September 21, 2001 4:10 p.m.

 

oor Carl Levin.

The Democratic Armed Services Committee chairman had the misfortune of slyly taking the side of an American adversary in an important foreign-policy question, just as the country was about to experience an overwhelming wave of patriotic fervor.

As I pointed out in the Wall Street Journal last week, Levin's version of the Defense Authorization Bill attempted to essentially preserve the ABM treaty with legislative language, a not-so-subtle signal to the Russians that there shouldn't be forthcoming negotiations with the Bush administration.

Today, Levin has agreed to strip out the language — which he had been defending to the hilt — and restore the $1.3 billion in missile-defense funding he had cut.

How weak had Levin's position become? He was faced down by the stentorian Republican weak sister John Warner.

Levin wants it stipulated that the added-back $1.3 billion go either to missile defense or counterterrorism programs. But the Bush administration says it will devote the full $1.3 billion to missile defense, and will work to have this language stripped out in conference.

Levin's surrender shows that the macro-political effect of last week's attack has been to convince people that the U.S. has dangerous enemies, and should protect itself from them in every way possible.

 

Islam Questions
The last week has, of course, brought a flurry of commentary on Arab political culture and Islam. David Pryce-Jones wrote an excellent piece in NR explaining the sources of Moslem hatred for the U.S. But the relation of Islamic fundamentalism to mainstream Islam is still a bit of a puzzle to me.

Is it true that Islam is essentially peaceful, and that terroristic fundamentalism is an obvious perversion? Bernard Lewis had an excellent piece in Foreign Affairs a couple of years ago suggesting that the answer is "yes," but that it's also a complicated question. Here's a central passage from his piece:

To most Americans, [Osama bin Laden's 1998] declaration is a travesty, a gross distortion of the nature and purpose of the American presence in Arabia.

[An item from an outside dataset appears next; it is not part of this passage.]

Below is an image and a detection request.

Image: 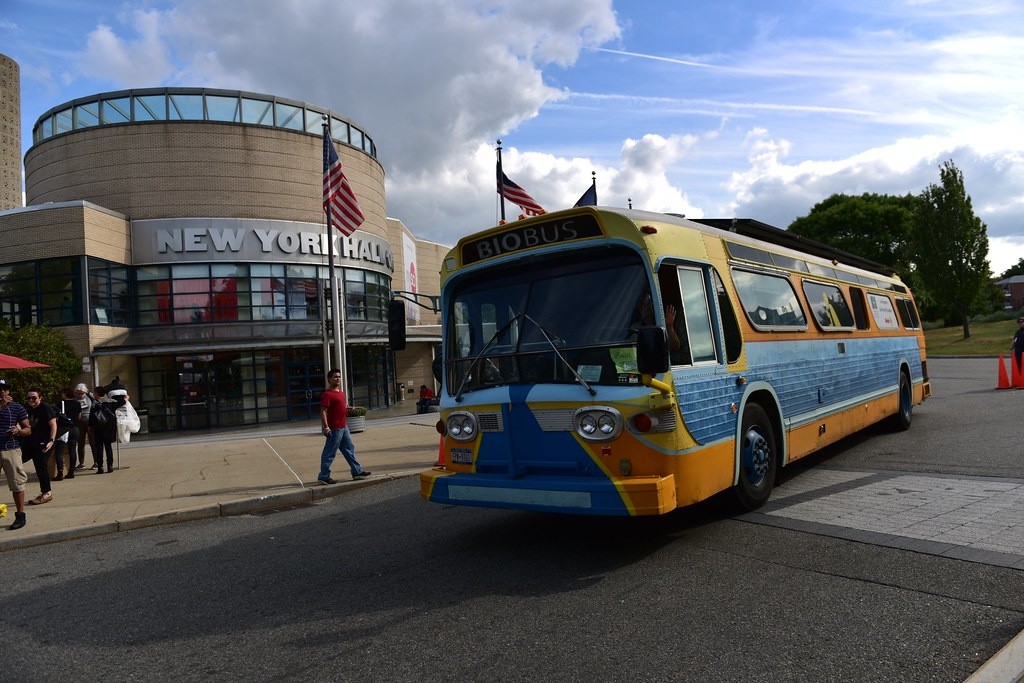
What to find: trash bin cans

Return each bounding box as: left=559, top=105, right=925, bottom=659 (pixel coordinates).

They should also know that for many — perhaps most — Muslims, the declaration is an equally grotesque travesty of the nature of Islam and even of its doctrine of jihad. The Quran speaks of peace as well as of war. The hundreds of thousands of traditions and sayings attributed with varying reliability to the Prophet, interpreted in various ways by the ulema, offer a wide range of guidance. The militant and violent interpretation is one among many. The standard juristic treatises on sharia normally contain a chapter on jihad, understood in the military sense as regular warfare against infidels and apostates. But these treatises prescribe correct behavior and respect for the rules of war in such matters as the opening and termination of hostilities and the treatment of noncombatants and prisoners, not to speak of diplomatic envoys. The jurists also discuss — and sometimes differ on — the actual conduct of war. Some permit, some restrict, and some disapprove of the use of mangonels, poisoned arrows, and the poisoning of enemy water supplies — the missile and chemical warfare of the Middle Ages — out of concern for the indiscriminate casualties that these weapons inflict. At no point do the basic texts of Islam enjoin terrorism and murder. At no point do they even consider the random slaughter of uninvolved bystanders.